Tinkered around with my pre-formatted 10.6.6 disc image I created in SuperDuper. I wanted to see if (1) I could restore it from Disk Utility, and (2) if I could restore it from the Snow Leopard DVD. The good news is "yes" to both. Not really bad news per say, but it does take 5x as long to restore (15 minutes with Disk Utility vs. 3.5 minutes with SuperDuper).

Using SuperDuper from an internal SATA hard drive to an externally-docked USB-connected SATA hard drive, it takes approximately 3.5 minutes to do a full restore. Using Disk Utility, it takes roughly 15 minutes. Still much faster than doing a full fresh install either way. The nice thing about the Disk Utility method is that you could use a Snow Leopard DVD to restore the image if you needed an emergency installation disc, or even a USB stick with the Snow Leopard DVD restored to it.
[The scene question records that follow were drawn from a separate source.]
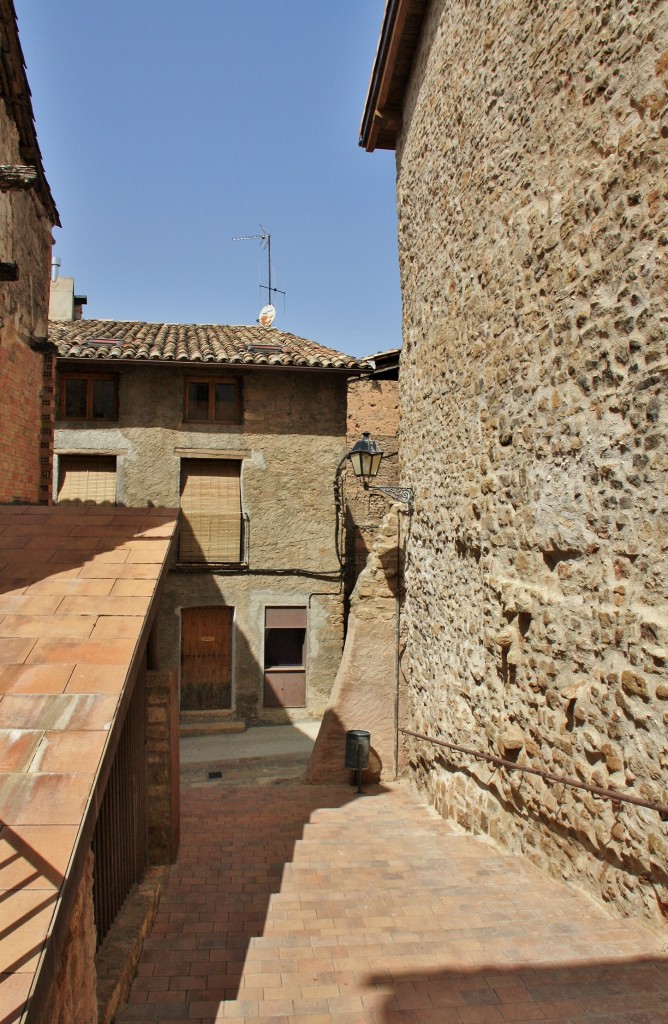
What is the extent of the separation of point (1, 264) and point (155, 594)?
3747 millimetres

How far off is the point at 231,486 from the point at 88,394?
120 inches

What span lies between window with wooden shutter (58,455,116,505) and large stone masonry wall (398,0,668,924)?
7653 millimetres

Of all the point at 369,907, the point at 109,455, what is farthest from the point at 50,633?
the point at 109,455

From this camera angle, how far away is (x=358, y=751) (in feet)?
26.2

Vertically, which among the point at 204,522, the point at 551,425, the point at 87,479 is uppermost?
the point at 87,479

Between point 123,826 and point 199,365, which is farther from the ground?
point 199,365

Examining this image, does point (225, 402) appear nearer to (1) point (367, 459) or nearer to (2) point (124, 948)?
(1) point (367, 459)

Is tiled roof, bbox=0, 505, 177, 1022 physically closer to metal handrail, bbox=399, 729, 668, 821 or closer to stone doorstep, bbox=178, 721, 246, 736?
metal handrail, bbox=399, 729, 668, 821

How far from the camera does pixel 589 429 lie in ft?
14.2

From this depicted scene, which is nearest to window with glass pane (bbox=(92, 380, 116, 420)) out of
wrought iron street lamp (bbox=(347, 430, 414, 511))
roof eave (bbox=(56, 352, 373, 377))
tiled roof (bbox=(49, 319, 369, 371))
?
roof eave (bbox=(56, 352, 373, 377))

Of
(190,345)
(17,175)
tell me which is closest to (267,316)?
(190,345)

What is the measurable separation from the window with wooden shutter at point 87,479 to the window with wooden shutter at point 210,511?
4.27 ft

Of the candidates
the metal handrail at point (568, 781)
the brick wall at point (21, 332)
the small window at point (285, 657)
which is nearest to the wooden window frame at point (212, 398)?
the small window at point (285, 657)

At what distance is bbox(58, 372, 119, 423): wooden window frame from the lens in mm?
13477
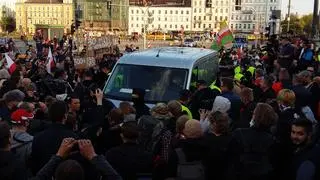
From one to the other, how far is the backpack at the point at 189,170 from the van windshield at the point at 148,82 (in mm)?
5885

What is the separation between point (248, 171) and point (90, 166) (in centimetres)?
180

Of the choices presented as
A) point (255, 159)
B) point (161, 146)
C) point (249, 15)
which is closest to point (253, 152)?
point (255, 159)

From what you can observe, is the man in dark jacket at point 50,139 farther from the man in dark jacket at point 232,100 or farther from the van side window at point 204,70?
the van side window at point 204,70

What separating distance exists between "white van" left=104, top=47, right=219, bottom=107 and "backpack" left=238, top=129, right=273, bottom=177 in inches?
221

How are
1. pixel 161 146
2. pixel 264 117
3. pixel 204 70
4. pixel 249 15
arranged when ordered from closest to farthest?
1. pixel 264 117
2. pixel 161 146
3. pixel 204 70
4. pixel 249 15

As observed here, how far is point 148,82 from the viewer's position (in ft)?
39.0

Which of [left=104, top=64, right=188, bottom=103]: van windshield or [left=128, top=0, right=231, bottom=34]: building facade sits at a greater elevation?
[left=128, top=0, right=231, bottom=34]: building facade

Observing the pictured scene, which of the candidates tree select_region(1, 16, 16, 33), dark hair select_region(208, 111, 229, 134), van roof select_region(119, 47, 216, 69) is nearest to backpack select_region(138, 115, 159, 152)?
dark hair select_region(208, 111, 229, 134)

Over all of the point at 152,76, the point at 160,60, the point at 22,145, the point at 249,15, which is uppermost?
the point at 249,15

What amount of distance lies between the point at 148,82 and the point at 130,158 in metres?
6.31

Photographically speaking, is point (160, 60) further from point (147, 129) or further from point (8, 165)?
point (8, 165)

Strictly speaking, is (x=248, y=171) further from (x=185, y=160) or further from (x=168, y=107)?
(x=168, y=107)

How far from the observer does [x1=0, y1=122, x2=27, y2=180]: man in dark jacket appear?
4.95m

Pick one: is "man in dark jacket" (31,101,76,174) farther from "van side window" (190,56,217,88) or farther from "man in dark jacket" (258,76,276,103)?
"van side window" (190,56,217,88)
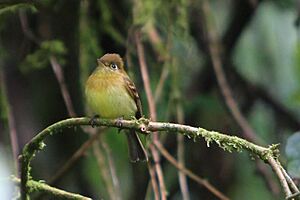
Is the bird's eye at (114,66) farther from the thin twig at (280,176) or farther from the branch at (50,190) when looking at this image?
the thin twig at (280,176)

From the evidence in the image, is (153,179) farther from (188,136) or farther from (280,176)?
(280,176)

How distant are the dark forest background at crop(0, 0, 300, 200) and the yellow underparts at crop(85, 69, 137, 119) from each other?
0.66 feet

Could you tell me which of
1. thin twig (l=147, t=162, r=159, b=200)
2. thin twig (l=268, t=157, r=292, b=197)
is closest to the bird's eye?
Answer: thin twig (l=147, t=162, r=159, b=200)

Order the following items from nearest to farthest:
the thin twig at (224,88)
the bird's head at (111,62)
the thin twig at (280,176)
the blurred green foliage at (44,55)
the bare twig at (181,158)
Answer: the thin twig at (280,176), the bare twig at (181,158), the bird's head at (111,62), the blurred green foliage at (44,55), the thin twig at (224,88)

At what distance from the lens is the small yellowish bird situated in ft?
11.0

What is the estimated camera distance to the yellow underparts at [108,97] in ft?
11.1

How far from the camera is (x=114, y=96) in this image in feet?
11.4

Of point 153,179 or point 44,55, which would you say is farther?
point 44,55

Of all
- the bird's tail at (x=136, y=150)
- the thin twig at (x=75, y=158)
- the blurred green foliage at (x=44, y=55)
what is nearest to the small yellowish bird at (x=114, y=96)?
the bird's tail at (x=136, y=150)

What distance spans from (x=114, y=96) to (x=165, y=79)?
1.77 feet

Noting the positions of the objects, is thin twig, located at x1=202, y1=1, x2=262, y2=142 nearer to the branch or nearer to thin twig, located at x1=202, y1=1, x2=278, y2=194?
thin twig, located at x1=202, y1=1, x2=278, y2=194

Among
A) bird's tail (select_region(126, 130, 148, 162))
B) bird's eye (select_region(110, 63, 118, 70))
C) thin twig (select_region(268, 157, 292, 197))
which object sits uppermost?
bird's eye (select_region(110, 63, 118, 70))

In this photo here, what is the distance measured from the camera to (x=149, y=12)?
393cm

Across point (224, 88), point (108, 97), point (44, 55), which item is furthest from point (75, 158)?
point (224, 88)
Or if you really wanted to get crazy, you could restore a Snow Leopard DVD to a USB stick and then copy the 10.6.6 preformatted DMG over, boot up the stick to the Snow Leopard installer, open Disk Utility, and restore from there. Not sure how long that would take (slow USB to fast SATA), but you could do it!

I have a long weekend starting tomorrow after work, I want to try your new approach to this and see just how well it works. I was going to ask you about using SD, but you have already answered that. Any special specs to set when making the image with SD?